Monday, September 24, 2018

Saturday Challenge- Where Were They in 1900?


A typical scene*
From an old GeneaMusings by Randy Seaver.
Your mission, should you decide to accept it (cue the Mission Impossible! music) is to:

1)  Where were your ancestors in the year 1900?  Make a list with their ages and location (with the street  address if you know it).

This assignment shouldn’t be too hard I thought, I’ll only do my direct ancestors, not aunts, uncles, or cousins. Right. In the year, 1900, I had four grandparents, eight great-grandparents, nine 2-great-grandparents, and one 3-great grandmother alive! Well, here goes:

Grandparents
William Ward lived in Scipio with his parents at age 13. This undoubtedly would have been the Mapleton area.

Frances Ingalls Ward at age 11 would have been on the Fort Drum military base. No that’s not right. Fort Drum didn’t even exist yet. She lived near North Wilna on her father’s farm. Today the area has been absorbed into Fort Drum.

Marion Wooster was age 4. He had been born in Iowa, but in 1900 was living back east where the family had come from on the outskirts of the hamlet of Lysander in northern Onondaga County.

Alice Valentine Jennings Wooster would have been 7 and living on her father’s farmland in Ireland.

Great-Grandparents
Charles Ingalls at age 36 owned a farm in the town of Wilna Jefferson Co, New York, just north of the settlement of North Wilna. The previous year he had lost his first wife (my great-grandmother) in childbirth and had not yet remarried.

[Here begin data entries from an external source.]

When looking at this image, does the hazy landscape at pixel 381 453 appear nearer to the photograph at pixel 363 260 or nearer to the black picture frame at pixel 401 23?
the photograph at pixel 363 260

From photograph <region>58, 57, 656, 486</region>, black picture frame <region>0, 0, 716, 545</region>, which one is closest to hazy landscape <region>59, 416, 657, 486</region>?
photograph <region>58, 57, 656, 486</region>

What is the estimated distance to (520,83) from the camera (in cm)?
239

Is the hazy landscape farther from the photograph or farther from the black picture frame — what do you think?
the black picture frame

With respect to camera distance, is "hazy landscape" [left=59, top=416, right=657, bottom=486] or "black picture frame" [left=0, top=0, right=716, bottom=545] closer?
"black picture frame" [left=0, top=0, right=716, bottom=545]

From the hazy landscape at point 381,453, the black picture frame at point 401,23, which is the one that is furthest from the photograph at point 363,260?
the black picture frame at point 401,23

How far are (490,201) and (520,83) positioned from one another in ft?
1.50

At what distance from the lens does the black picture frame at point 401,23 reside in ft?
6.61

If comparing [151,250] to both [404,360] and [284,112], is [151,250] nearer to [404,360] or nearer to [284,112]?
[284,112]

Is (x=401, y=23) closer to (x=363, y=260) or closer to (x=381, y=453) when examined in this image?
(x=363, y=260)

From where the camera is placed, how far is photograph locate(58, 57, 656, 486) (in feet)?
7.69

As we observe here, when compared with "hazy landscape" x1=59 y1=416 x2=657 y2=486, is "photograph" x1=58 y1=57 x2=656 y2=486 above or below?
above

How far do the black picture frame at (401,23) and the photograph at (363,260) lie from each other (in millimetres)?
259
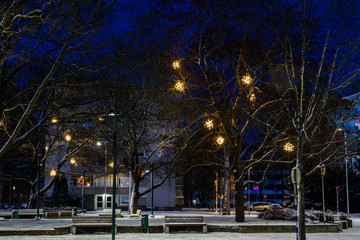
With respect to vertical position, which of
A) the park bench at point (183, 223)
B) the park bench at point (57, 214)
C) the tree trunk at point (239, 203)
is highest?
the tree trunk at point (239, 203)

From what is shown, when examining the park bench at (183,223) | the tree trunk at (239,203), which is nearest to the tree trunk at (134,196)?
the tree trunk at (239,203)

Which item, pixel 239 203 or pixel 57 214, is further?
pixel 57 214

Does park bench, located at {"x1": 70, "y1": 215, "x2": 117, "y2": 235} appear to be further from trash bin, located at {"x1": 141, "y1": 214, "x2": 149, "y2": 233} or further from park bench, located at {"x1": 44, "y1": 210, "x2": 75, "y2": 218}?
park bench, located at {"x1": 44, "y1": 210, "x2": 75, "y2": 218}

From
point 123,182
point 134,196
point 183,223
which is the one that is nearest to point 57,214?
point 134,196

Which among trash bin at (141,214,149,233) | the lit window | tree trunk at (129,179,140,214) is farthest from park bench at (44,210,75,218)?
the lit window

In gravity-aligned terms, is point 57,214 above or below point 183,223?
below

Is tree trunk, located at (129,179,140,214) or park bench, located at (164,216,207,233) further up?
tree trunk, located at (129,179,140,214)

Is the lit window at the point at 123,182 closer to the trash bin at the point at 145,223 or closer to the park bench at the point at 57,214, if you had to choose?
the park bench at the point at 57,214

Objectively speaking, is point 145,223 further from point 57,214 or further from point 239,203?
point 57,214

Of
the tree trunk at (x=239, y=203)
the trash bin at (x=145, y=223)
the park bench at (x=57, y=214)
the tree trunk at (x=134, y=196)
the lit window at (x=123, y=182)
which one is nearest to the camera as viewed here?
the trash bin at (x=145, y=223)

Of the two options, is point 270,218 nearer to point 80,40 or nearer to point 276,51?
point 276,51

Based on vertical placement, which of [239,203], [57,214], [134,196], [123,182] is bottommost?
[57,214]

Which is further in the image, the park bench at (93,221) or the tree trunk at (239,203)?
the tree trunk at (239,203)

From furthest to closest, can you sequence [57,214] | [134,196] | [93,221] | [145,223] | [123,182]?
1. [123,182]
2. [57,214]
3. [134,196]
4. [145,223]
5. [93,221]
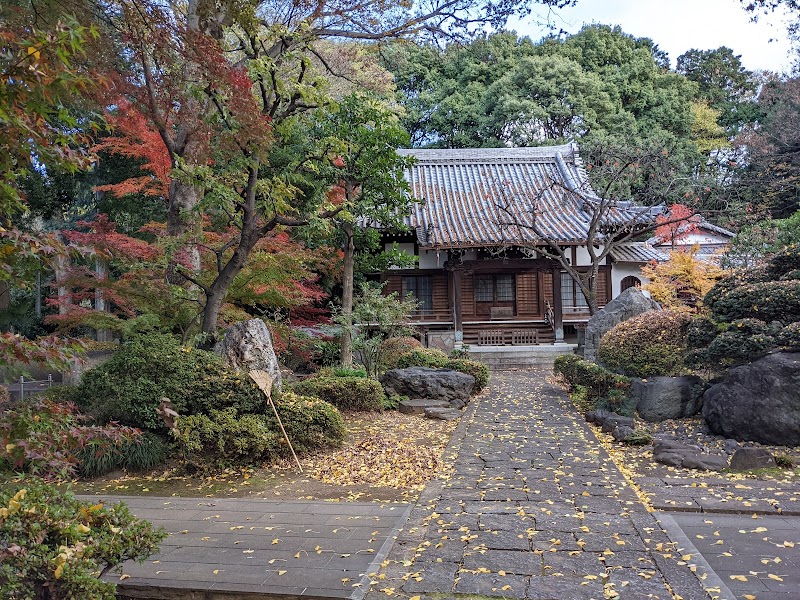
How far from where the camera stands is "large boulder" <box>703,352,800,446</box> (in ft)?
23.4

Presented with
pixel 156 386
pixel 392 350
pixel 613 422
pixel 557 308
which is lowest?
pixel 613 422

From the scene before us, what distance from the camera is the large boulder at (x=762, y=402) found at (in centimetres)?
712

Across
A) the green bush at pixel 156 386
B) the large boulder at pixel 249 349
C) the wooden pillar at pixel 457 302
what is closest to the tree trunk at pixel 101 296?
the green bush at pixel 156 386

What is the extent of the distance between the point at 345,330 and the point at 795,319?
23.9 ft

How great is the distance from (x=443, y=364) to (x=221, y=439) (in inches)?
253

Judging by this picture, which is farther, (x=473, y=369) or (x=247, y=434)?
(x=473, y=369)

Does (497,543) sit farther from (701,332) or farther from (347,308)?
(347,308)

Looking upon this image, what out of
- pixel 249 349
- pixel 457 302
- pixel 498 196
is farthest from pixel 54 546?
pixel 498 196

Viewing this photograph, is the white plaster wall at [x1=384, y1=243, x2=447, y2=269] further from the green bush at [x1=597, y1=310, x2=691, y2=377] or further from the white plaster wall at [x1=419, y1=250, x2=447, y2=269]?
the green bush at [x1=597, y1=310, x2=691, y2=377]

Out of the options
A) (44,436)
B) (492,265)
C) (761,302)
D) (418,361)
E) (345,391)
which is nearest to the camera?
(44,436)

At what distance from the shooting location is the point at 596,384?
10.2 m

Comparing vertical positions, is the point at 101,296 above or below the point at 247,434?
above

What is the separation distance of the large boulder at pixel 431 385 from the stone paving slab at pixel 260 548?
565cm

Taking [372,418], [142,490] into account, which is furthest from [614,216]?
[142,490]
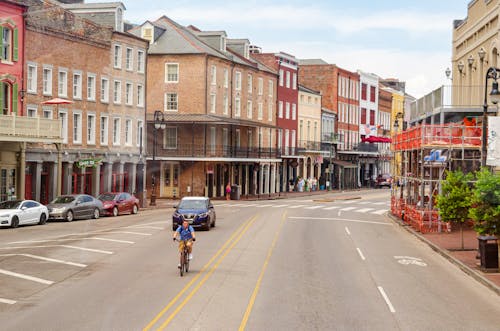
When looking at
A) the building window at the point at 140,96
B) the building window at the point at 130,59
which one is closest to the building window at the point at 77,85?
the building window at the point at 130,59

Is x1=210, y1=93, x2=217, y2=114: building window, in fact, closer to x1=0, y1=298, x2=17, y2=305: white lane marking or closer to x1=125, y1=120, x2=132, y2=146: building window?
x1=125, y1=120, x2=132, y2=146: building window

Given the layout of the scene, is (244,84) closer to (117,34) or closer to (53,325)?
(117,34)

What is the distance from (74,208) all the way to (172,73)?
31654 mm

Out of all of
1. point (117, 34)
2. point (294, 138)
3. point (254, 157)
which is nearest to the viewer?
point (117, 34)

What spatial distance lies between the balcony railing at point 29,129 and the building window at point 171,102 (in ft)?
88.7

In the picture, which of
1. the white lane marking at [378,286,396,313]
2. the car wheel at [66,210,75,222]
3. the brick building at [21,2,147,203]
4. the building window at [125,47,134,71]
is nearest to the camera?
the white lane marking at [378,286,396,313]

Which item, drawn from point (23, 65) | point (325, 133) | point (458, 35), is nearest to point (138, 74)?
point (23, 65)

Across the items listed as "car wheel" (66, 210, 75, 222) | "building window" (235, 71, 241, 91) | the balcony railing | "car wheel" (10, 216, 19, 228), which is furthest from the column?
"building window" (235, 71, 241, 91)

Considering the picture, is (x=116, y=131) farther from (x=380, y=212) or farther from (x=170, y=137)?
(x=380, y=212)

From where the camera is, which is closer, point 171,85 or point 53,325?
point 53,325

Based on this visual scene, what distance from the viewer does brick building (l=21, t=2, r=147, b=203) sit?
47688 mm

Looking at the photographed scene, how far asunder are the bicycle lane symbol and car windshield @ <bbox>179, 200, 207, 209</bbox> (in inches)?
455

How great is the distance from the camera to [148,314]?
1573cm

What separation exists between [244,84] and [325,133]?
24358 millimetres
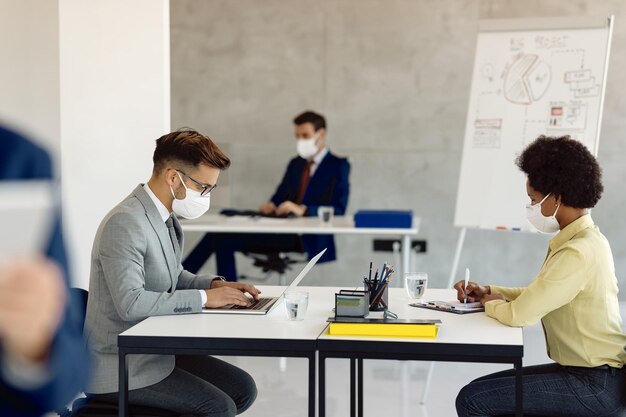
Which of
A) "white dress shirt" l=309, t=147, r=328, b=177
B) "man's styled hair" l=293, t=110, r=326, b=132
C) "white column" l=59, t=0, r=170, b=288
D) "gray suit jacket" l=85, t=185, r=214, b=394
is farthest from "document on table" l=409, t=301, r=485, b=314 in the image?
"man's styled hair" l=293, t=110, r=326, b=132

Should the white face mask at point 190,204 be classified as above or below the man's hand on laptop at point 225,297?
above

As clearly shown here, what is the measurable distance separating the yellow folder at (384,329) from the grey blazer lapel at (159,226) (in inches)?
25.9

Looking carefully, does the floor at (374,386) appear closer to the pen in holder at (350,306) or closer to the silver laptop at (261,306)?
the silver laptop at (261,306)

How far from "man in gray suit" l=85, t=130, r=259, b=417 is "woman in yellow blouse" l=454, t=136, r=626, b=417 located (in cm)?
82

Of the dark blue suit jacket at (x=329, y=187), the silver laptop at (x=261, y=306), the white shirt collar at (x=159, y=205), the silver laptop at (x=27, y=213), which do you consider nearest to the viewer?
the silver laptop at (x=27, y=213)

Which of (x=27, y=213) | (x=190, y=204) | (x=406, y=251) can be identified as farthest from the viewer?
(x=406, y=251)

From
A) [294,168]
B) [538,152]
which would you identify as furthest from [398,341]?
[294,168]

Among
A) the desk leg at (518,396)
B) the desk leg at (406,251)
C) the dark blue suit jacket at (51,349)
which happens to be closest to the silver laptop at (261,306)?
the desk leg at (518,396)

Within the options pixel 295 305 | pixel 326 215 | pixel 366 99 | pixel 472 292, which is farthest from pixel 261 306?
pixel 366 99

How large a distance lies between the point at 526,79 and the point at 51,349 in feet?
14.3

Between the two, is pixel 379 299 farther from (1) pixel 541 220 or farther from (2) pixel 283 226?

William Jennings at age 51 and his wife, Sarah (Damery) Jennings age 38 were living on their farmland in Keelinga, Leap, County Cork Ireland. This is a small community in southwest Cork not far from the sea. One of their granddaughters and her husband own it today.

John Ward was 46 and his wife, Maria (Titus) Ward was 42 that year. They lived in the town of Scipio on a farm that we believe was near the four corners of Mapleton.

Verner Wooster age 37 and his wife, Edith (Duff) Wooster age 36 would have been on one of their farms. This one was in Lysander, New York, but they still had a farm in Iowa that they would travel back and forth to over the years.

2-Great-Grandparents
John Brown age 65 and Anna (Wright) Brown age 64 were living in Antwerp not far from their son-in-law Charles Ingalls, recent widower of their daughter Achsah. Antwerp is the town next to Wilna and the homes were about 5 miles or so apart.

James Duff was age 64 and Nellie (Johnson) Duff was 53 this year. Their farm was in Hampton Township of Dakota County, Minnesota. This is south of Minneapolis.

William Ward was age 72 and his wife, Mary Ann (Blackwell) Ward was 74 in 1900. They lived in Scipio, probably on the property that Mary Ann owned at Manchester Road and Cork Street.

Mary Fay Ingalls was 60. A widow, she lived with her son Charles in Wilna, undoubtedly helping him with his children.
 
Elizabeth (Tift) Wooster, a widow at age 73, she is living in her son, Verner’s home in Lysander as mentioned above at the time of the census. She appeared to consider Verner’s home as her base while visiting her children for extended times. Seven of her ten children were surviving in 1900.

Lodema (Tobias) Titus, at age 69 lived in Ledyard, with her oldest son, Daniel. He is listed as the head of household on the census. However, this was the home she had occupied for many years not far from the Great Gully that separates Ledyard from Springport in Cayuga County.

3-Great-Grandmother
Mary (Aubin) Johnson was age 85. One of the two original white women to settle in Washington County, Minnesota, she was now living in her daughter Emma’s home in Castle Rock, Minnesota. Emma and her husband, William Duff, lived not far from their siblings Nellie and James Duff mentioned above.

Despite the number of people to account for, this was not hard to figure out. Prior research has made me aware of the general vicinity of the places that my ancestors had lived. The census for 1900 reminded me of where they were living; particularly for those that had, had different homes over the years or that were staying with children.

*The picture is from Lancaster Pennsylvania taken this year while on vacation. But as they all lived on farms in 1900, this would have been typical of what they might have seen out their windows.